When Emelia and Jack’s newborn baby daughter dies of SIDS, the distraught mother is caught in a complex web of grief and rage, a raw wound that renders her life unbearable. She is tortured daily by the sound of laughing children in Central Park, women crooning to their babies, new mothers jogging behind expensive baby strollers.
The author skillfully drives her protagonist’s dramatic denouement from the first page: every Wednesday Emelia picks up Jack’s five-year old son, William, from preschool, the reader immediately complicit with a distraught stepmother confronted with an intractable and overindulged William. The child becomes a focus for Emelia’s discontent, creating a battleground between Jack, Emelia and Jack’s controlling ex-wife, Carolyn, who is virulently opposed to Emelia’s every interaction with William.

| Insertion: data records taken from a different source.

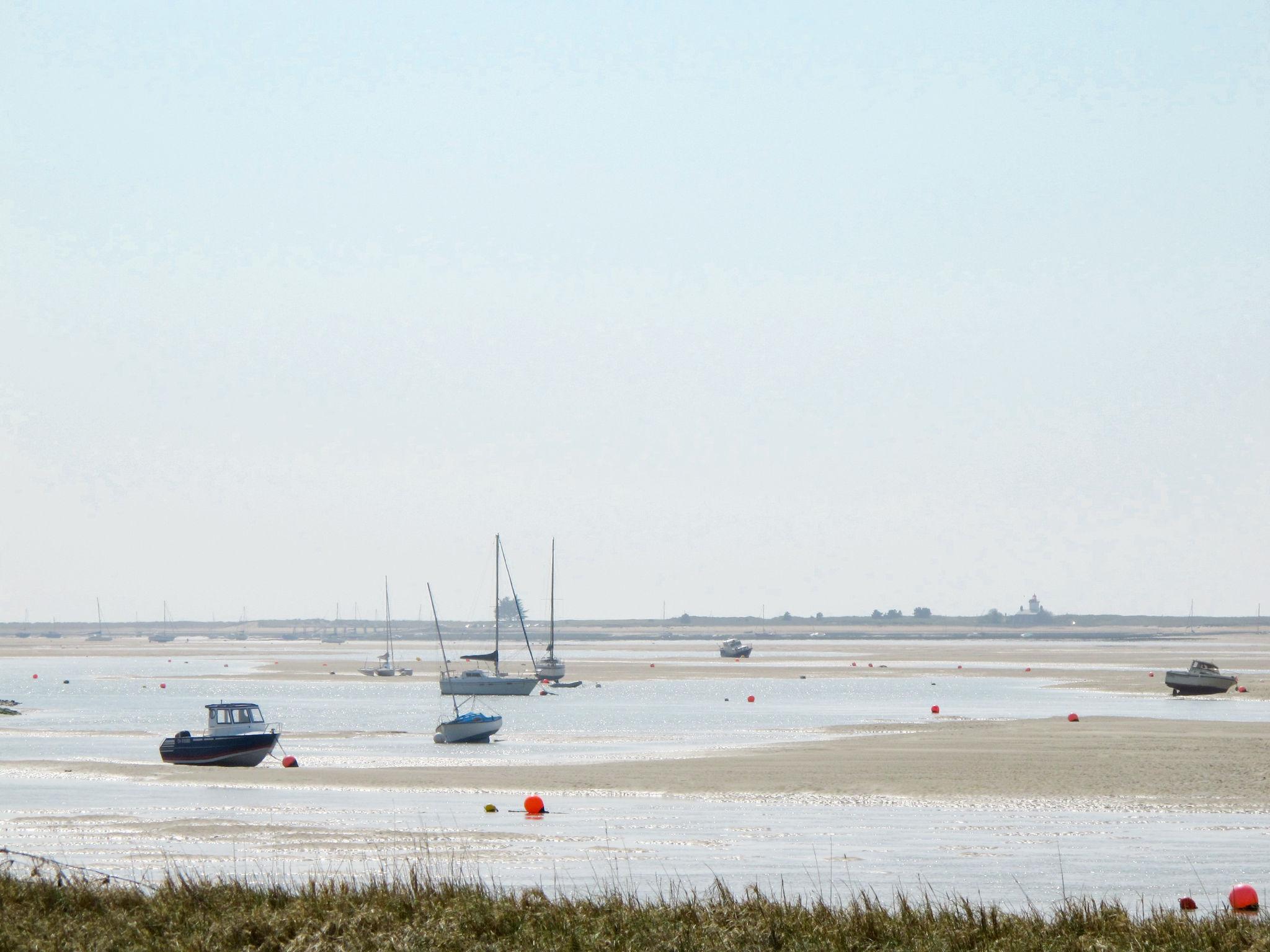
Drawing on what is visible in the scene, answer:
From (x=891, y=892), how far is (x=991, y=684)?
277ft

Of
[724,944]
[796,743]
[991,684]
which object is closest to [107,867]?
[724,944]

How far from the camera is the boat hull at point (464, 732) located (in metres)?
55.4

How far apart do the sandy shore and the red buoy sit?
13.3 m

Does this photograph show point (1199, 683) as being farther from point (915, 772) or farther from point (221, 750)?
point (221, 750)

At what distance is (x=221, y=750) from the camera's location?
4709cm

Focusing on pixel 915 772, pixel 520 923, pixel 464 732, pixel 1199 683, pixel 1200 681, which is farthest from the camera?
pixel 1200 681

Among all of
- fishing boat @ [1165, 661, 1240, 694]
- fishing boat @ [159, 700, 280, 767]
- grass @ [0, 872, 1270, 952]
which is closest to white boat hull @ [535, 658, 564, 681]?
fishing boat @ [1165, 661, 1240, 694]

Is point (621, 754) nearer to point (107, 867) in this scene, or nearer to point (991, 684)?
point (107, 867)

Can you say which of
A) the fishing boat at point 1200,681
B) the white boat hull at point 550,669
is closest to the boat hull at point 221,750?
the fishing boat at point 1200,681

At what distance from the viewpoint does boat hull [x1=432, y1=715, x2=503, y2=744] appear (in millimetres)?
55438

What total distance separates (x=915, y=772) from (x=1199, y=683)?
47.7m

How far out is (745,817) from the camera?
32.4 meters

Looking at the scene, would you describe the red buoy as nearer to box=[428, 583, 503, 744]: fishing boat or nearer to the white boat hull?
box=[428, 583, 503, 744]: fishing boat

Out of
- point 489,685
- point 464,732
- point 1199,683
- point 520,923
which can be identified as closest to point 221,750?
point 464,732
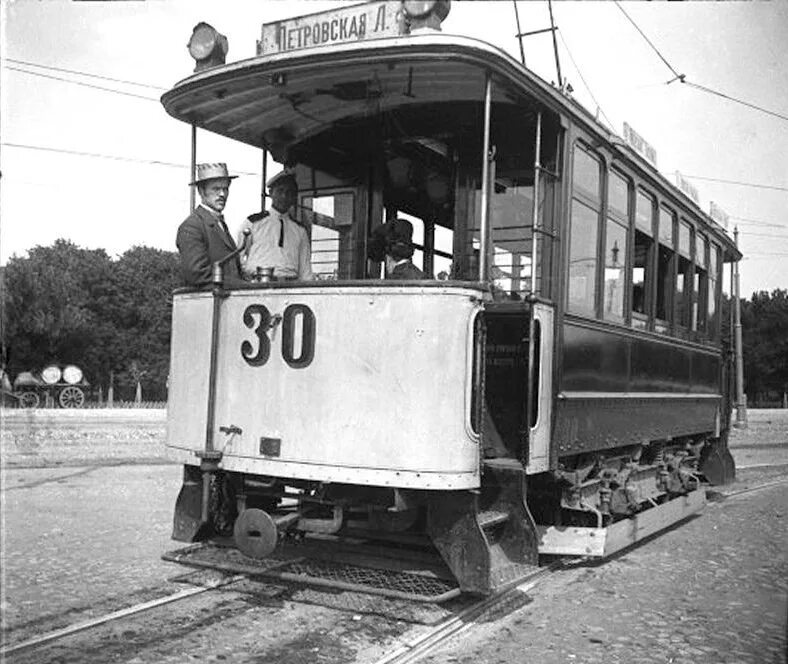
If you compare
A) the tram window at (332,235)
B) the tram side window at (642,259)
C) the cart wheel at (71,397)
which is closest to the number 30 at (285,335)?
the tram window at (332,235)

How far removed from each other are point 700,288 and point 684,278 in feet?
2.57

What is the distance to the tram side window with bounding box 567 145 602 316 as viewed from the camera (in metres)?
6.12

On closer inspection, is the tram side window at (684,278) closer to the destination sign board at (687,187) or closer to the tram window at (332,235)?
the destination sign board at (687,187)

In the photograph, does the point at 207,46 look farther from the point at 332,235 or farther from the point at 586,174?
the point at 586,174

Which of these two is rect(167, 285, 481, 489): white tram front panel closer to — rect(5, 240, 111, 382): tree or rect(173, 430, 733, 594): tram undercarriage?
rect(173, 430, 733, 594): tram undercarriage

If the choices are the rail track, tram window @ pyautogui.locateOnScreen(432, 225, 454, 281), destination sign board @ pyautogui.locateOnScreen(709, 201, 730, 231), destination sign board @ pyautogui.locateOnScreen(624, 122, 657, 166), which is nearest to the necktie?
tram window @ pyautogui.locateOnScreen(432, 225, 454, 281)

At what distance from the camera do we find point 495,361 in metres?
6.20

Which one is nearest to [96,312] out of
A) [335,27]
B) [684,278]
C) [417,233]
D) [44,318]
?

Carolyn’s antipathy is understandable; Emelia is a home-wrecker, falling hopelessly in love with a very married man at the law firm where she was newly employed. In turn, Jack is torn between his passion for his new wife and his devotion to William, disturbed that the two people he loves most cannot seem to bond. That the five-year old boy is precocious with a genius IQ adds fuel to the fire: “It sometimes seems like William is Carolyn’s little mouthpiece, her surrogate goad.”

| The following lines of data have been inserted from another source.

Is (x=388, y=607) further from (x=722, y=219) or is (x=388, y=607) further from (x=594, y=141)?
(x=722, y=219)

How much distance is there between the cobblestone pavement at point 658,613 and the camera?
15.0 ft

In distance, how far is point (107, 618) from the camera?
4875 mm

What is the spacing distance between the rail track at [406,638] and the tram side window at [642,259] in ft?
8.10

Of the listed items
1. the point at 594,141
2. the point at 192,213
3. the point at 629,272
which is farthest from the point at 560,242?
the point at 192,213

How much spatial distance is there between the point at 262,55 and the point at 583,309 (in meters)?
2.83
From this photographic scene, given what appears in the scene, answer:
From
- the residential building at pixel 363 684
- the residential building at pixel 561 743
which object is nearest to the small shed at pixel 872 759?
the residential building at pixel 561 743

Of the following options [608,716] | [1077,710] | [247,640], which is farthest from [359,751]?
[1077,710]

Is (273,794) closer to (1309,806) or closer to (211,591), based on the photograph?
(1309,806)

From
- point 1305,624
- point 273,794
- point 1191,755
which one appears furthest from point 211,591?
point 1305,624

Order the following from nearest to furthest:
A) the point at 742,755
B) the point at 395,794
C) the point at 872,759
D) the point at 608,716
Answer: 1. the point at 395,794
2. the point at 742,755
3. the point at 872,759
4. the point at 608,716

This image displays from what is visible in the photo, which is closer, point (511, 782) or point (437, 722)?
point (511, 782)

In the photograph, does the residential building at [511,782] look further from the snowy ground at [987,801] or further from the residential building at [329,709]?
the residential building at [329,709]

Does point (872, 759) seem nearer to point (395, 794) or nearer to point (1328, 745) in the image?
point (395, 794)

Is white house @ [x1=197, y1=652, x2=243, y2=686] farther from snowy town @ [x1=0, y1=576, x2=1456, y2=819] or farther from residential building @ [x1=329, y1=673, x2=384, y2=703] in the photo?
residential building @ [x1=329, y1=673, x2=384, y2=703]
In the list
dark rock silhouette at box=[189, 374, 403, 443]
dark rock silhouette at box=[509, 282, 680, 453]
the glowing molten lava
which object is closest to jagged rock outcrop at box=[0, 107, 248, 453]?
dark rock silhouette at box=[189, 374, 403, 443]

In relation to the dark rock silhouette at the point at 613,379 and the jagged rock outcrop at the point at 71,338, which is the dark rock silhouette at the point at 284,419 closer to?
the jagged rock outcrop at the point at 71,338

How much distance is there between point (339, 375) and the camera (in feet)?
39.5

There are no innocents here save William, but Emelia carries more emotional baggage than most: unresolved issues with a philandering father and her heartbroken mother, guilt over breaking up Jack’s marriage and guilt over the death of her baby. Confused husband and angry ex-wife aside, this is Emelia’s battle, her demons old and new threatening her marriage and ability to bond with William.
Emelia is a complex mix of good intentions and human flaws, her actions both disturbing and memorable, her recent loss, conflicted relationship with stepson and husband and unresolved childhood issues all too familiar. As the story progresses, Emelia reveals the details of a painful childhood, her obsessive attachment to Jack from their first meeting and the aching grief that has all but destroyed her ability to function: “Why is it that loving something provides such little protection from betrayal?”
Finely wrought characters add another dimension to Emelia’s dilemma, revealing the shattered bits of personal history that have plunged her into an agony of despair. Their problems exacerbated by a shrewish Carolyn, Jack and Emelia cannot heal the loss of their infant while embroiled in an ongoing conflagration, William trapped in the middle of the adults’ dysfunction.
Combining the immediacy of unfathomable loss with the inherent problems of an extended family, Waldman portrays a young mother battling complicated desires, her life spiraling out of control. A recalcitrant child the vehicle for renouncing her self-imposed limitations, Emelia has a priceless opportunity to embrace an unencumbered future, no love or pursuit impossible.